Zu allererst gilt es, in der Spielanalyse festzuhalten: Die Abwehr um den unglücklichen Comebacker Jesper Verlaat erwies sich als äußerst wackliges Konstrukt, das von den pfeilschnellen und torgefährlichen Dynamos teils schwindlig gespielt wurde. Glöckner kritisierte: "Wir waren viel zu verspielt hintendrin und haben den Gegner eingeladen."
"Wenn wir etwas Zählbares holen wollen, müssen wir vorne eiskalt sein und hinten kompromisslos." Dies hatte Glöckner ebenfalls schon vor dem Duell erklärt. Nach gut 90 Minuten Power-Fußball von Dresden und lediglich einem kurzen Aufflackern steht fest: Die Mannschaft hat die Marschroute des Chefcoaches nicht befolgt - sie konnte sie nicht befolgen.

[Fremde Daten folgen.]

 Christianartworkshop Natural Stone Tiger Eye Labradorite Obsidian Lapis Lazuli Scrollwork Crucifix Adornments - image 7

"Dresden hat eine brutale Qualität": Dynamo in eigener Liga
Eine Erkenntnis, die unweigerlich zum Gegner führt: Wenngleich es die Giesinger gewiss nicht wahrhaben wollen, spielt die SGD sportlich wie finanziell für Drittliga-Verhältnisse in einer eigenen Liga. "Dresden hat eine brutale Qualität", erkannte Glöckner an und musste erkennen, dass die jüngste Ergebniskrise der Hausherren für 1860 nicht gut war, vielmehr bekam der TSV deren Wut im Bauch zu spüren. Neidlos gilt es anzuerkennen, dass Dresden einen Sahnetag erwischte.
Der Rahmen von 30.000 Zuschauern kam diesmal auch den Dresdnern zugute, schließlich gingen diese nicht nur durch Ex-Löwe Christoph Daferner früh in Führung. Sie verwandelten das Rudolf-Harbig-Stadion schon zur Pause durch drei Treffer in ein Tollhaus.

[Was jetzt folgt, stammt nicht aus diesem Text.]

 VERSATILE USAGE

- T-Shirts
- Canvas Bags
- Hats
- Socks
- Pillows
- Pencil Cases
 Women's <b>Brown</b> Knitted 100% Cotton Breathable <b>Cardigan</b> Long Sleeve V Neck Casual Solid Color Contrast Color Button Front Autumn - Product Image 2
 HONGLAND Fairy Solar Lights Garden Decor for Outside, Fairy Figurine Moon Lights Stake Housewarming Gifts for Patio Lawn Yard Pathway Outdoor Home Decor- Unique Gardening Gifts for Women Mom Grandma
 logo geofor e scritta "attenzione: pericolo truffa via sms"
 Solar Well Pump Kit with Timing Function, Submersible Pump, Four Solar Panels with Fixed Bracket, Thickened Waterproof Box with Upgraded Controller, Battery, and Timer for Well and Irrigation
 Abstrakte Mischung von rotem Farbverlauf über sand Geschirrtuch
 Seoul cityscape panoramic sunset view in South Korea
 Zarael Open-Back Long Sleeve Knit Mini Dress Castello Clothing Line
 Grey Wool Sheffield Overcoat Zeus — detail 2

"Wenn du das vierte Tor kriegst, ist es irgendwann eine Sache des Kopfes."
Erstaunlicherweise, um wieder zurück zu den Löwen zu schwenken, tauschte Glöckner nicht schon zum Seitenwechsel ein oder zwei Spieler aus, um neue Impulse zu setzen. Wie Co-Trainer Stefan Lex in der Pause erklärte, wolle man den Gegner ohne Wechsel "höher anlaufen", was maximal kurzzeitig dazu führte, dass 1860 nochmal etwas aufkam. "Nach der Halbzeit wurde es besser, prompt kriegen wir das vierte Tor", klagte Glöckner: "Wenn du das vierte Tor kriegst, ist es irgendwann eine Sache des Kopfes."
Wohl wahr: Nach dem 1:3 hatte 1860 durch die Kabinenansprache wohl noch ein paar Körnchen Hoffnung mit auf den Rasen genommen, das 1:4 zog den Blauen endgültig den Stecker.
Nach der Packung von Dresden ist nun schleunigst Analyse, Training und auch ein bisserl Verdrängung angesagt, um schon am Freitag gegen Arminia Bielefeld (19 Uhr, Magentasport) wieder ein anderes Gesicht zu zeigen. Was Glöckner nach seiner Premieren-Pleite dazu sagt, dass der Abstand auf die Abstiegsränge nur noch drei Zähler beträgt? "Fakt ist: Ich habe noch nie auf andere Mannschaften geschaut. Wir wissen, dass wir unsere 45 Punkte holen müssen." Bis dahin gilt: Versetzung gefährdet.